» **The problem**:
Lines before the one containing "A. regions of" in the records below are to be left out; that line and all after it, through the end, are to be retyped exactly.

Excerpts from a dataset

------------------------------------------------------------

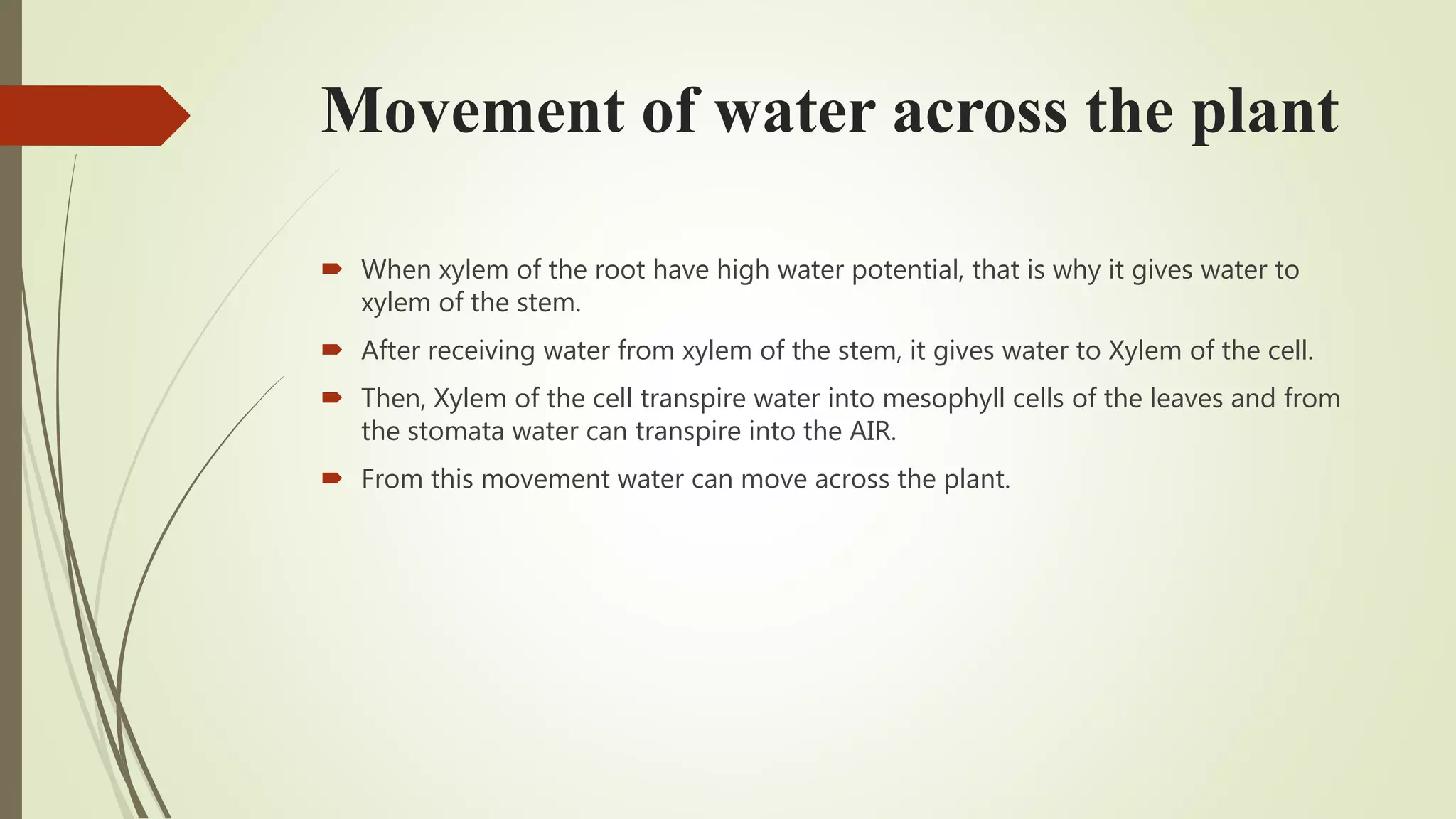 Movement of water across the plant

When xylem of the root have high water potential, that is why it gives water to xylem of the stem.

After receiving water from xylem of the stem, it gives water to Xylem of the cell.

Then, Xylem of the cell transpire water into mesophyll cells of the leaves and from the stomata water can transpire into the AIR.

From this movement water can move across the plant.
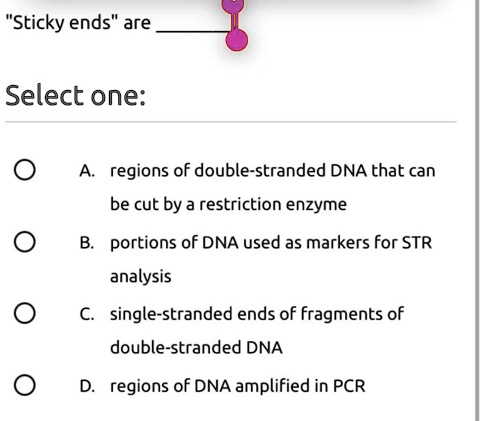 "Sticky ends" are ______

Select one:

A. regions of double-stranded DNA that can be cut by a restriction enzyme

B. portions of DNA used as markers for STR analysis

C. single-stranded ends of fragments of double-stranded DNA

D. regions of DNA amplified in PCR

------------------------------------------------------------

» **Answer to this task**:
A. regions of double-stranded DNA that can be cut by a restriction enzyme

B. portions of DNA used as markers for STR analysis

C. single-stranded ends of fragments of double-stranded DNA

D. regions of DNA amplified in PCR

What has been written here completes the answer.